### Passage provided

However, the QQ plot does show significant deviation in the tails. This is of course relative to a fairly low scale range - these points in the tails are only a fraction of a quantile away from a perfect normal distribution. The points are reasonable linear in the bulk of the data near the median, however, the nature of the tails (deviating in a consistent way at both ends) suggests there may be additional systemic variation - perhaps a t-distribution (with wider tails) would be a better fit?
The point that has class ID 115 (as described later in the assignment…), least matches what we would have expected if the population distribution of reaction time differences between dominant and non-dominant hands is normal. This is indicated by it’s divergence from the 1-to-1 expected relationship of the sample quantiles and theoritical quantiles (i.e. where the data lies in the sample distribution versus the expected theoretical distribution).

######
### Dataset records

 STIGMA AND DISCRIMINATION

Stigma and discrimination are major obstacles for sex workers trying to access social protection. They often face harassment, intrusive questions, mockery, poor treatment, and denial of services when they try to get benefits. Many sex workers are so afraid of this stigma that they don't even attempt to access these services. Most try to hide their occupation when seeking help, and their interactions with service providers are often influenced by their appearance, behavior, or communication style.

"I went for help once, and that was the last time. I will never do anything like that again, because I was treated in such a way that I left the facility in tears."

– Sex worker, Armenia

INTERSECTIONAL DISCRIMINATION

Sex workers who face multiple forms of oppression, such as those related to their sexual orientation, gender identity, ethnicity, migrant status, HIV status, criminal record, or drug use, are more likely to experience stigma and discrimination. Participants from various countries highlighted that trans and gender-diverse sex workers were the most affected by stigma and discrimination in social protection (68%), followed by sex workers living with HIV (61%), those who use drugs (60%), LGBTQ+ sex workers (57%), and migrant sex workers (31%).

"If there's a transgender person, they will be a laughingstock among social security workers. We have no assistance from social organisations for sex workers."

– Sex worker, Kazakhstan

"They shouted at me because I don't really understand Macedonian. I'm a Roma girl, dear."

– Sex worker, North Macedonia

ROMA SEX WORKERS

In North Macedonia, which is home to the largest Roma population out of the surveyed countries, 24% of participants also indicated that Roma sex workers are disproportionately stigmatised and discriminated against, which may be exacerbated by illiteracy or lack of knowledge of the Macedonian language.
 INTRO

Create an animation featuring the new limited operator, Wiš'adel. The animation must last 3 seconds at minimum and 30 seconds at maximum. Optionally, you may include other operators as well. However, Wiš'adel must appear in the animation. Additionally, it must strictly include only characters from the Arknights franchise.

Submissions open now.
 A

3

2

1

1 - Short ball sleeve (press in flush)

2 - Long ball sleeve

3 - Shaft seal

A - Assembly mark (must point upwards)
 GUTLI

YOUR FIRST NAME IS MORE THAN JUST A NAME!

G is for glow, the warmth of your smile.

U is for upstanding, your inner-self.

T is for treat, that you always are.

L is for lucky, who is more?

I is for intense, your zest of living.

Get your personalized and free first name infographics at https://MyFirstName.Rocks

######

Problem 1:
From the QQ plot passage, reproduce the text between "However, the QQ" and "a better fit?", inclusive.
Problem 2:
Condense the paragraph of the QQ plot passage that begins "However, the QQ plot does show significant deviation" into a short bulleted list that keeps its main facts.
Problem 3:
Decide whether each statement agrees with the QQ plot passage. Answer yes or no, and quote the words that settle it.
(a) The points are reasonably linear near the median.
(b) The tails deviate at only one end of the plot.
(c) The point with class ID 115 best matches what a normal population distribution would predict.

Final answer 1:
However, the QQ plot does show significant deviation in the tails. This is of course relative to a fairly low scale range - these points in the tails are only a fraction of a quantile away from a perfect normal distribution. The points are reasonable linear in the bulk of the data near the median, however, the nature of the tails (deviating in a consistent way at both ends) suggests there may be additional systemic variation - perhaps a t-distribution (with wider tails) would be a better fit?

Final answer 2:
- The QQ plot shows significant deviation in the tails.
- The scale range is fairly low: the tail points are only a fraction of a quantile away from a perfect normal distribution.
- Near the median, in the bulk of the data, the points are reasonably linear.
- The tails deviate in a consistent way at both ends, which suggests additional systemic variation.
- A t-distribution, with wider tails, might fit better.

Final answer 3:
(a) Yes: "The points are reasonable linear in the bulk of the data near the median"
(b) No: "deviating in a consistent way at both ends"
(c) No: "least matches what we would have expected if the population distribution of reaction time differences between dominant and non-dominant hands is normal"